→ Input data
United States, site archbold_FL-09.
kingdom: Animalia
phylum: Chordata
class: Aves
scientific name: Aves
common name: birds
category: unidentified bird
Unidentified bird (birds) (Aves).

--

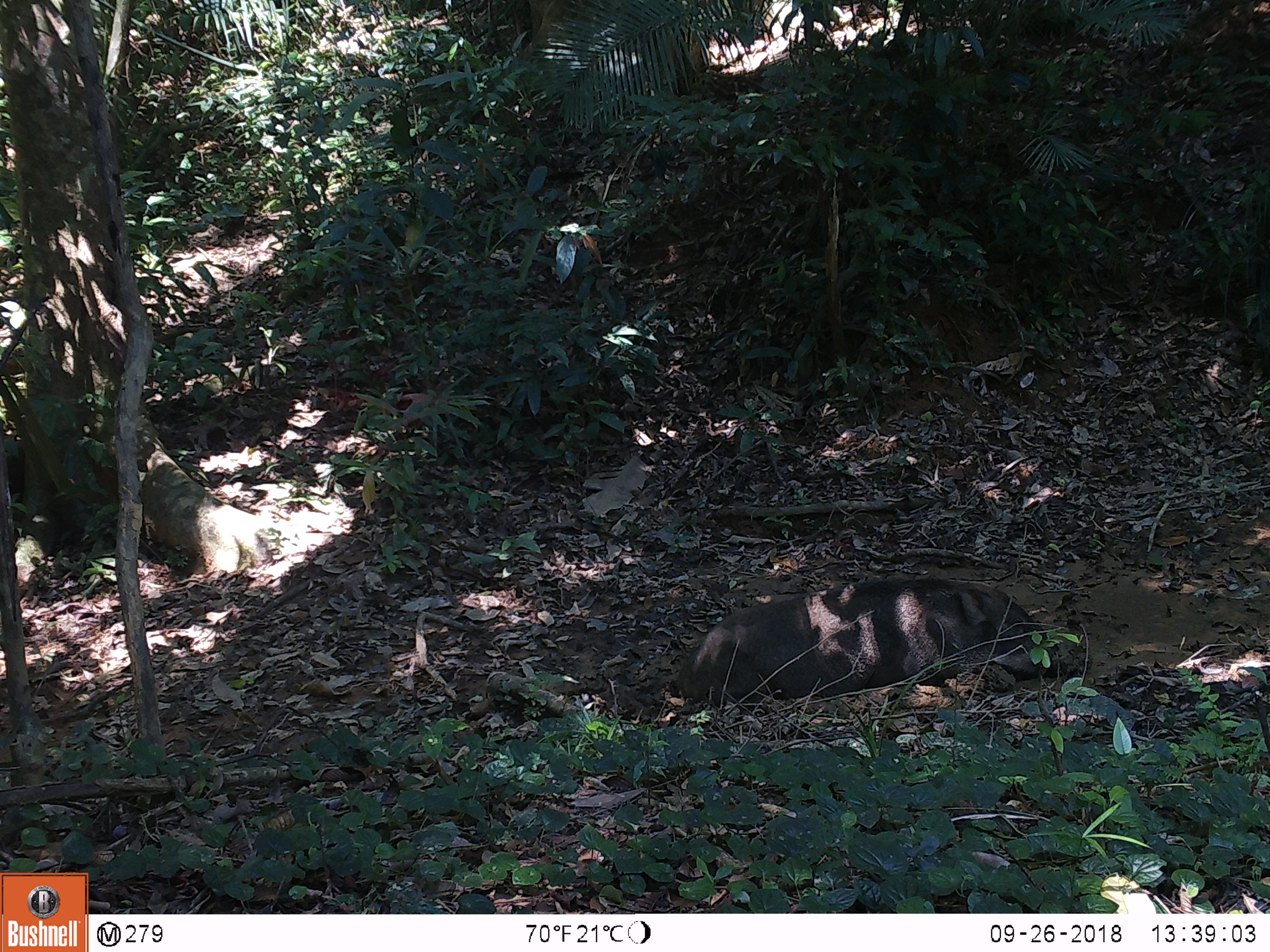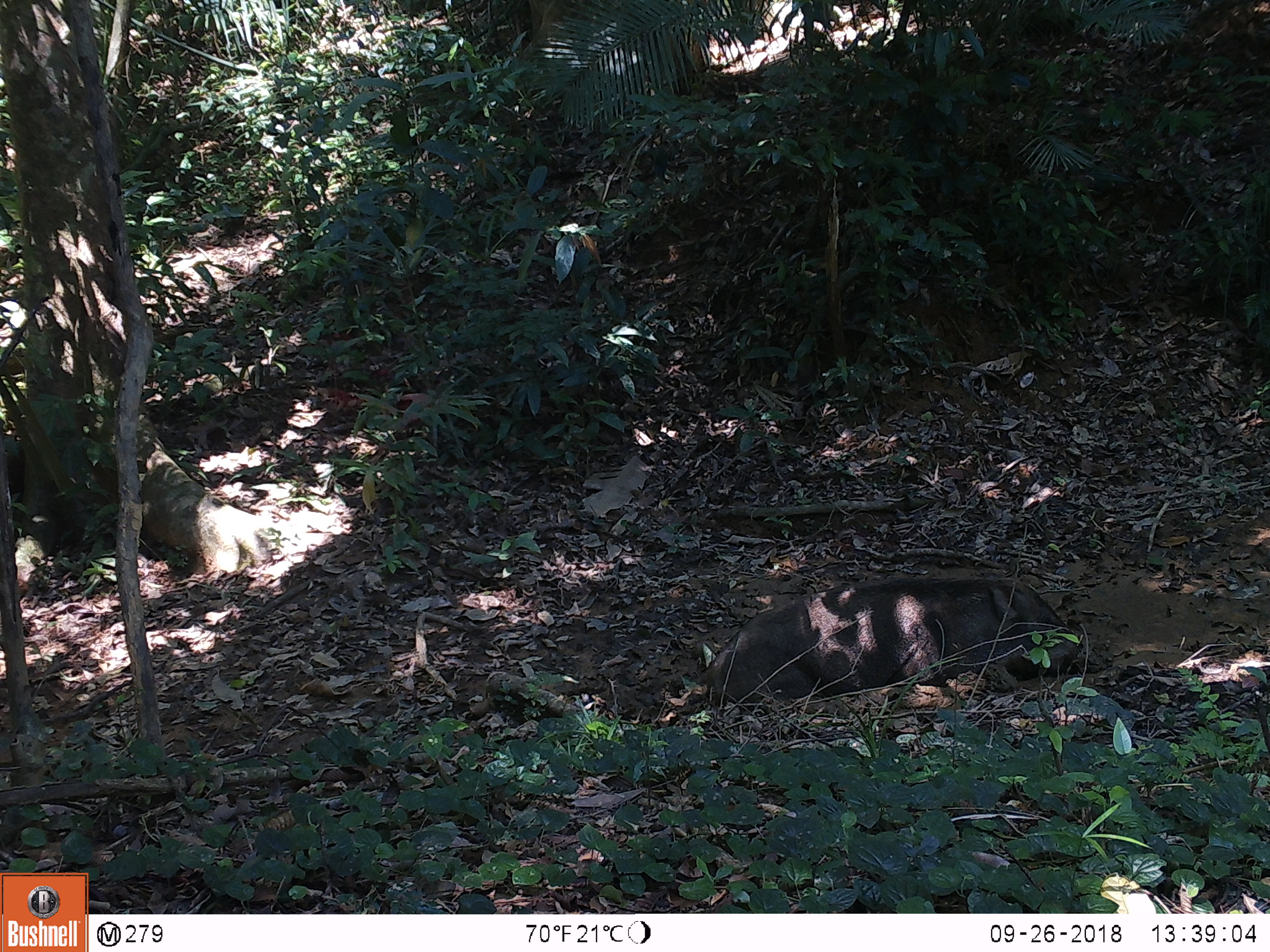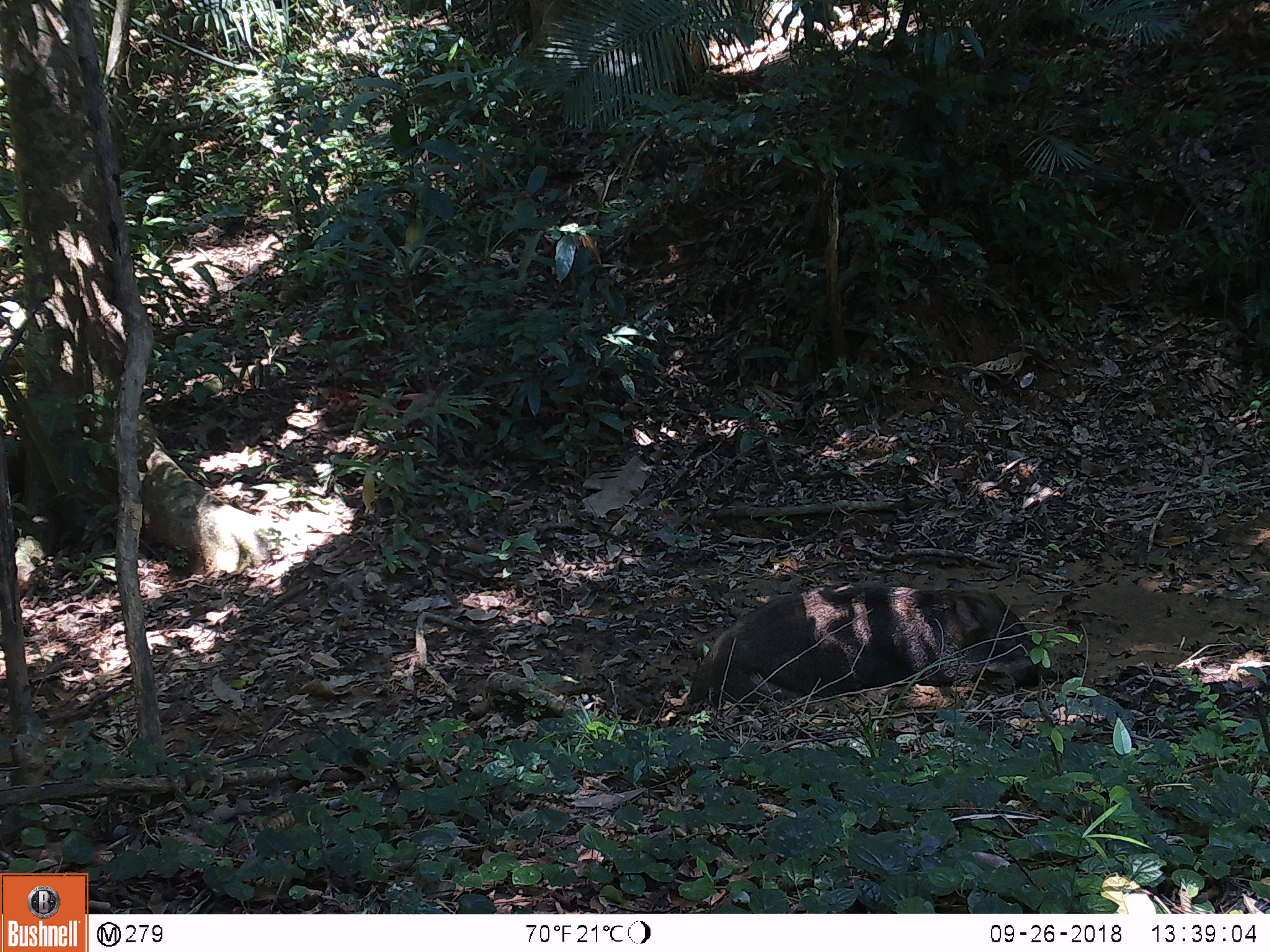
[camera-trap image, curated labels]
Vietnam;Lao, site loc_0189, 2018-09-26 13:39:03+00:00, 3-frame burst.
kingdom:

...

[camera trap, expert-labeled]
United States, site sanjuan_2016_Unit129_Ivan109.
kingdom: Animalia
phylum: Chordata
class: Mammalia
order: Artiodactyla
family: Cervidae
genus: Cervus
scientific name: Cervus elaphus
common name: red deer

→ About this task
As the answer, set down only the lines from the data above between the one holding "United States, site sanjuan_2016_Unit129_Ivan109." and the one holding "common name: red deer", inclusive, exactly as they read.

→ Exercise output
United States, site sanjuan_2016_Unit129_Ivan109.
kingdom: Animalia
phylum: Chordata
class: Mammalia
order: Artiodactyla
family: Cervidae
genus: Cervus
scientific name: Cervus elaphus
common name: red deer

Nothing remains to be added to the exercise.